##### RECORDS FOR THE EXERCISE

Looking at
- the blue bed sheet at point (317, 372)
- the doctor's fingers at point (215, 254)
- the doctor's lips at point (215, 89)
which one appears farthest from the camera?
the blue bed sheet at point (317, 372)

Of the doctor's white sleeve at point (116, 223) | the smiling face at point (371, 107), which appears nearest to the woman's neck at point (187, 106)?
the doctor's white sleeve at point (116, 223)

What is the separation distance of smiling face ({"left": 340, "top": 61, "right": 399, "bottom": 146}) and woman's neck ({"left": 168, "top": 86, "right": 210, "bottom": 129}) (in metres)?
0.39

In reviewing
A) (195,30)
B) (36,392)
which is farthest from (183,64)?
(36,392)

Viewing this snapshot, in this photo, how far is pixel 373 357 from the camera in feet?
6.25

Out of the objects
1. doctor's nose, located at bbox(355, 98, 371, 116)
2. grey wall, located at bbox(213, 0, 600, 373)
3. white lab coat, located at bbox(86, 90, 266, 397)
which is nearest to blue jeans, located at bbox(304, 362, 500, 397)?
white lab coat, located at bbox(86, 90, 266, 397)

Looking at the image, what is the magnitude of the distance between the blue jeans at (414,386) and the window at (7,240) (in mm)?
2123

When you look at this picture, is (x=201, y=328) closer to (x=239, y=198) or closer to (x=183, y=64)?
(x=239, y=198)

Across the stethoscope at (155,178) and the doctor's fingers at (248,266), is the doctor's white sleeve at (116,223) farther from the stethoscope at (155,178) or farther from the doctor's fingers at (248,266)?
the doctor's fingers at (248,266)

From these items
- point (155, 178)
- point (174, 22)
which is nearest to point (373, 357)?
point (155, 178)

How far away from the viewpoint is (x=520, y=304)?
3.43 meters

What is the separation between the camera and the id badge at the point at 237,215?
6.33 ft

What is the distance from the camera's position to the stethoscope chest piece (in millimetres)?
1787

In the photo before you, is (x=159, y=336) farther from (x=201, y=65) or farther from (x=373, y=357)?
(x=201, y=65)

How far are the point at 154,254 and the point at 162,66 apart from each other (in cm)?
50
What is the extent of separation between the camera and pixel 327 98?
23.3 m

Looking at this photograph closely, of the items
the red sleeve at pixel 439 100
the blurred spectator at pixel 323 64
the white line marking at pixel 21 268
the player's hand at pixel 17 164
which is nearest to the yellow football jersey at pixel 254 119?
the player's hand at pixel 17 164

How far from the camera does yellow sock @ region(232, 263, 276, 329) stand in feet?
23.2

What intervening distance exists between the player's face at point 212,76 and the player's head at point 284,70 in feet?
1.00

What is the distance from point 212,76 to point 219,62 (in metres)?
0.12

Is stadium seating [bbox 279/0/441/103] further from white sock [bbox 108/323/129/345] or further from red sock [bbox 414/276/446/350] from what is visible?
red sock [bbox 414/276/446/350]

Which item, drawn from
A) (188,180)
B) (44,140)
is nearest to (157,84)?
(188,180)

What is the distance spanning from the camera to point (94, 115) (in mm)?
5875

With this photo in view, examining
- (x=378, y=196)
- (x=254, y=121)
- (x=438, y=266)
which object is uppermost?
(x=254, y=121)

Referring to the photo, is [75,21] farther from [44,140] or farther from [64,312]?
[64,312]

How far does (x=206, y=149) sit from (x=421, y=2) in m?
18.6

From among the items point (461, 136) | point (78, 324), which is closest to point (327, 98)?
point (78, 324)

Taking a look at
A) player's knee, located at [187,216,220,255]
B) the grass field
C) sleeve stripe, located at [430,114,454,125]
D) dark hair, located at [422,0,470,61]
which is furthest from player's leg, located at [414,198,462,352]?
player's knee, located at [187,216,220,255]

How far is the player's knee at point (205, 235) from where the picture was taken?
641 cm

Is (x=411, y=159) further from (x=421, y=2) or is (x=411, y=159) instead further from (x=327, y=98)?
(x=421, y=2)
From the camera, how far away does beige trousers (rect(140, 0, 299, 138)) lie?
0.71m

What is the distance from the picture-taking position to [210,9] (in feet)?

##########

- TO DO -
Edit the items from the line containing "Referring to the" through the last line of the items, replacing "beige trousers" with "tan trousers" and leaving everything else unchanged.

- PROBLEM SOLUTION -
Referring to the photo, is [75,21] farther from [44,140] or farther from [64,312]?
[64,312]

How far does (x=206, y=149) sit from (x=421, y=2) in m?
18.6

From among the items point (461, 136) | point (78, 324), which is closest to point (327, 98)?
point (78, 324)

Taking a look at
A) player's knee, located at [187,216,220,255]
B) the grass field
C) sleeve stripe, located at [430,114,454,125]
D) dark hair, located at [422,0,470,61]
which is furthest from player's leg, located at [414,198,462,352]?
player's knee, located at [187,216,220,255]

How far is the player's knee at point (205, 235) from where the picture was taken?
641 cm

Is (x=411, y=159) further from (x=421, y=2) or is (x=411, y=159) instead further from (x=327, y=98)?
(x=421, y=2)
From the camera, how far away does tan trousers (rect(140, 0, 299, 138)) lie?
0.71m

What is the distance from the picture-taking position to [210,9] (in feet)?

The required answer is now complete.